On the occasion of the anticipated release of her new documentary, “Mabel, Mabel, Tiger Trainer,” CSQ sat down with actress, producer, and documentarian to discuss the project. The film debuts in Los Angeles on Thursday March 8 (International Women’s Day) and at the Museum of Modern Art in New York City on March 27.
CSQ Where did you grow up and – as a child – what were your professional aspirations?
Leslie Zemeckis I grew up in Southern California and from a young age I wanted to be an actress.
CSQ What are some of your earliest memories of “Hollywood?”
LZ Old black and white movies. I loved watching movies from the 40s and 50s. The slow story telling, and the beauty of the films all felt very special to me.
CSQ Talk to me about your interest in documentary filmmaking? Is this a medium you are recently passionate about? What are some noted documentaries that inspired you?
LZ As a story teller it is a perfect medium for me (along with books). I discover interesting women in pop culture, I can dive into their lives and tell the truth. I don’t have to – nor want to – make anything up. There is plenty of drama in our lives. Take Mabel Stark for example. She was told she couldn’t train tigers in 1911 but she went ahead and did it anyhow. I couldn’t make up her story. Ken Burns is my idol. He makes thoughtful, careful, and well-researched documentaries. I like documentaries with a beginning, middle and end – like a good book.
CSQ How did you come to learn the story of Mabel Stark? What specifically drew you in?
LZ I’m basically the historian of original American burlesque. After 15 years of research and lectures (and a book and movie), I came across her name. She danced briefly in the “cooch” show which had me intrigued. I thought, what does it take to get into a ring with a tiger? I thought it would be about courage but it ended up being about love.
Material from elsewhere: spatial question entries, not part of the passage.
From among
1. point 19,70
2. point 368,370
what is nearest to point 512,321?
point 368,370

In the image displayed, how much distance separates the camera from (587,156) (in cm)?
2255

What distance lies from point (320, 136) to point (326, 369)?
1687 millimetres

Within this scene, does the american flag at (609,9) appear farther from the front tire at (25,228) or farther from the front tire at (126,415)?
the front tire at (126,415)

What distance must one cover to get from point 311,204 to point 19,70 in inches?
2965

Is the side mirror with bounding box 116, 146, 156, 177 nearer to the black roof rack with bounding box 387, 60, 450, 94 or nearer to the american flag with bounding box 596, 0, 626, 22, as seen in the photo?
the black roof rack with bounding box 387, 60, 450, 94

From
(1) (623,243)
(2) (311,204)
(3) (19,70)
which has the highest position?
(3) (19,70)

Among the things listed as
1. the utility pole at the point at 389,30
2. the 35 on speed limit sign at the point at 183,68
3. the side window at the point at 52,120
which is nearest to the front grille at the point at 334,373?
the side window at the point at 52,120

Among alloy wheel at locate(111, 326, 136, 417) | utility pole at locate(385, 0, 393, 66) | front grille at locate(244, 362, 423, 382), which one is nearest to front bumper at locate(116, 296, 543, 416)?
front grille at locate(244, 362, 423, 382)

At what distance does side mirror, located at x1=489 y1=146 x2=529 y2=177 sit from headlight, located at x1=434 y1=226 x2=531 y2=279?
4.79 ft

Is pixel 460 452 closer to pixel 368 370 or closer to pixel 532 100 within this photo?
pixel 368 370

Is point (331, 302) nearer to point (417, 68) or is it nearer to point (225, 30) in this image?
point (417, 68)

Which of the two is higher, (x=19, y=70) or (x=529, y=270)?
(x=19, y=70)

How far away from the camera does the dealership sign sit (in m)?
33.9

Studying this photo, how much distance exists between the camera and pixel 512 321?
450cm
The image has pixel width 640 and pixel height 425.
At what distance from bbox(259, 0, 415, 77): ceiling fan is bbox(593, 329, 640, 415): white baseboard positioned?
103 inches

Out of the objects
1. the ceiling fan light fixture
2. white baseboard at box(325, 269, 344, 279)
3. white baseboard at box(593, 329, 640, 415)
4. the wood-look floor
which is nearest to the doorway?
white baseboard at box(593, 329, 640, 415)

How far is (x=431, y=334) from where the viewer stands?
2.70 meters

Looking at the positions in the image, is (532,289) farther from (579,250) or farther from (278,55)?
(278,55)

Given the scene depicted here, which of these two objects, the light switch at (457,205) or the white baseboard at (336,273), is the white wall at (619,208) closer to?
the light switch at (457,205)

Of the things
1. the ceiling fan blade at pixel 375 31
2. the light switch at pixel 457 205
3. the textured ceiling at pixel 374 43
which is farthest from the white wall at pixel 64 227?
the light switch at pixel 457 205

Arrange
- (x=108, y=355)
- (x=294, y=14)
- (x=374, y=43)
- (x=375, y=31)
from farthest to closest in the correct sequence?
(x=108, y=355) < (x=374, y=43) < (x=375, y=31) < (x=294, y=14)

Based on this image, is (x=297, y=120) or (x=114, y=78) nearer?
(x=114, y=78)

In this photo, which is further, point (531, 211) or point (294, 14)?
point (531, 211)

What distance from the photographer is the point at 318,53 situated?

She loved her tigers more than anything in this world. she didn’t fear them. She didn’t blame them when they attacked her. She devoted over 50 years caring for them with love and patience. I wanted to get into her head and her point of view. I did that through her written word and current day tiger trainers.
CSQ Talk to me about working in entertainment and then producing a documentary heavily based on the entertainment industry? What challenges did this result in? What were the benefits?
LZ The challenges are always in the research and how “old” the subject is. Mabel started in 1911 and worked til 1968. I wondered if I could find enough footage and photos of her. I did find a substantial amount of footage, radio interviews, and things she had written so I could reveal her point of view to the audience. I was really embraced by the circus world who was familiar with me because of my last documentary – Bound by Flesh – about Daisy and Violet Hilton – Siamese twin superstars in vaudeville and the freak show.
CSQ What about Mabel’s story most surprised you as you put together the film?
LZ Her childhood, which I don’t want to reveal here. But she always said she was an orphan. She felt, because of her hard childhood, that people betrayed her. But her animals never did – though she was scarred head to toe by the cats. People were not to be trusted in her estimations. I was also moved by the 24/7 care she provided these cats, which still goes on in the circus today. We followed a couple circuses and were given full access and the love these trainers have for tigers is remarkable. The tigers come first in their lives. It was beautiful to see.
CSQ What do you hope people will take away from this work?
LZ That a strong determined woman can and will do anything. Mabel was told no woman could train tigers. She got an act with 21 tigers up and became a huge star. She doubled for Mae West. She is an icon in the circus world. She made something of her life. The same can be said for anyone with determination and grit.